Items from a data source
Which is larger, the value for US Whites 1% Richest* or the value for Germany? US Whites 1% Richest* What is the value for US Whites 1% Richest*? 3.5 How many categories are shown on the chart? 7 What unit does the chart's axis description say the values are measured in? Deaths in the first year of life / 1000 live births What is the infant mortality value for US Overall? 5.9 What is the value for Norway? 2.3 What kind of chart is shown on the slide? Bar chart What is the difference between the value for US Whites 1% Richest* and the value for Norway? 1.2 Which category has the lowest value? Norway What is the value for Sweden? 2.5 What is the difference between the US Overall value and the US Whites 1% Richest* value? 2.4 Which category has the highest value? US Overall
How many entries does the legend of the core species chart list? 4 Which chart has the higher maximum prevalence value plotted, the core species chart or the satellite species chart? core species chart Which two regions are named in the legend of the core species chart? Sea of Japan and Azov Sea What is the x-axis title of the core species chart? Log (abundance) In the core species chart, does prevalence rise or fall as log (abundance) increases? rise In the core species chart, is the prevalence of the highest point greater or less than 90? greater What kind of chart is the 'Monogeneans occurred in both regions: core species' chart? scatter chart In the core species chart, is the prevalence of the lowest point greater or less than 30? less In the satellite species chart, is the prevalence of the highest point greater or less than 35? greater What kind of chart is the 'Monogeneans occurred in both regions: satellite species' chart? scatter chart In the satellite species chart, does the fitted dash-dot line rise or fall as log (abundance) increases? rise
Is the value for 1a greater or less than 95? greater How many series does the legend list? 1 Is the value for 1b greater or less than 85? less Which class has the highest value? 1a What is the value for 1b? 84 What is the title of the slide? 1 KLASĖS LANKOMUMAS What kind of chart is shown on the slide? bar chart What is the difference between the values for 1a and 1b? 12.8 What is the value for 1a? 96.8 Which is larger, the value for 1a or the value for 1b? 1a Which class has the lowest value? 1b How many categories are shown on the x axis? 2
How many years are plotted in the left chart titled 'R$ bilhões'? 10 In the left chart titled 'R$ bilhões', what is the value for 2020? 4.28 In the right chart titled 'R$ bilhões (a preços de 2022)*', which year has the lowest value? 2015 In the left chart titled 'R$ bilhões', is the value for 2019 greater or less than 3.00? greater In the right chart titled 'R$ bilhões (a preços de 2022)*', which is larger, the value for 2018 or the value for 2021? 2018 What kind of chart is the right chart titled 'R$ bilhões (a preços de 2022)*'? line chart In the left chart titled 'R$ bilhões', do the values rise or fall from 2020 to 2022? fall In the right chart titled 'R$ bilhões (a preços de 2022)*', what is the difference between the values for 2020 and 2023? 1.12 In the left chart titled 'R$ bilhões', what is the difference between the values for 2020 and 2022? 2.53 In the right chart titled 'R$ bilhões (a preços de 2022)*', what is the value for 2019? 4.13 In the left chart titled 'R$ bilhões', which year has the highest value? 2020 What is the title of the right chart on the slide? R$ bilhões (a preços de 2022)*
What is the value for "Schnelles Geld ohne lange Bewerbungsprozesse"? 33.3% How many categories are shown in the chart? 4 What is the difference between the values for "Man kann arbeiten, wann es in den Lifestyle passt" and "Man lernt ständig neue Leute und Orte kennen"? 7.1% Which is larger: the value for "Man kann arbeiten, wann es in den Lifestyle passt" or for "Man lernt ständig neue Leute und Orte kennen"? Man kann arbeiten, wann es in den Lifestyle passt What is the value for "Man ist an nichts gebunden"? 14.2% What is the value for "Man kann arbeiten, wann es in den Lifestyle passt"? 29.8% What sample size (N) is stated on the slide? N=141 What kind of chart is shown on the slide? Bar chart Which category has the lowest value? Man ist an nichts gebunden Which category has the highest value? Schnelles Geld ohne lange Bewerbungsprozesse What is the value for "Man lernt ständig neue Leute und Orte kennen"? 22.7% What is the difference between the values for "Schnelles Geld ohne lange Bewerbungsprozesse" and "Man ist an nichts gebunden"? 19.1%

**EXERCISE BRIEF**. Gather every line of the listing above that contains the string "plotted", treating case as significant.

**PROBLEM SOLUTION**.
How many entries does the legend of the core species chart list? 4 Which chart has the higher maximum prevalence value plotted, the core species chart or the satellite species chart? core species chart Which two regions are named in the legend of the core species chart? Sea of Japan and Azov Sea What is the x-axis title of the core species chart? Log (abundance) In the core species chart, does prevalence rise or fall as log (abundance) increases? rise In the core species chart, is the prevalence of the highest point greater or less than 90? greater What kind of chart is the 'Monogeneans occurred in both regions: core species' chart? scatter chart In the core species chart, is the prevalence of the lowest point greater or less than 30? less In the satellite species chart, is the prevalence of the highest point greater or less than 35? greater What kind of chart is the 'Monogeneans occurred in both regions: satellite species' chart? scatter chart In the satellite species chart, does the fitted dash-dot line rise or fall as log (abundance) increases? rise
How many years are plotted in the left chart titled 'R$ bilhões'? 10 In the left chart titled 'R$ bilhões', what is the value for 2020? 4.28 In the right chart titled 'R$ bilhões (a preços de 2022)*', which year has the lowest value? 2015 In the left chart titled 'R$ bilhões', is the value for 2019 greater or less than 3.00? greater In the right chart titled 'R$ bilhões (a preços de 2022)*', which is larger, the value for 2018 or the value for 2021? 2018 What kind of chart is the right chart titled 'R$ bilhões (a preços de 2022)*'? line chart In the left chart titled 'R$ bilhões', do the values rise or fall from 2020 to 2022? fall In the right chart titled 'R$ bilhões (a preços de 2022)*', what is the difference between the values for 2020 and 2023? 1.12 In the left chart titled 'R$ bilhões', what is the difference between the values for 2020 and 2022? 2.53 In the right chart titled 'R$ bilhões (a preços de 2022)*', what is the value for 2019? 4.13 In the left chart titled 'R$ bilhões', which year has the highest value? 2020 What is the title of the right chart on the slide? R$ bilhões (a preços de 2022)*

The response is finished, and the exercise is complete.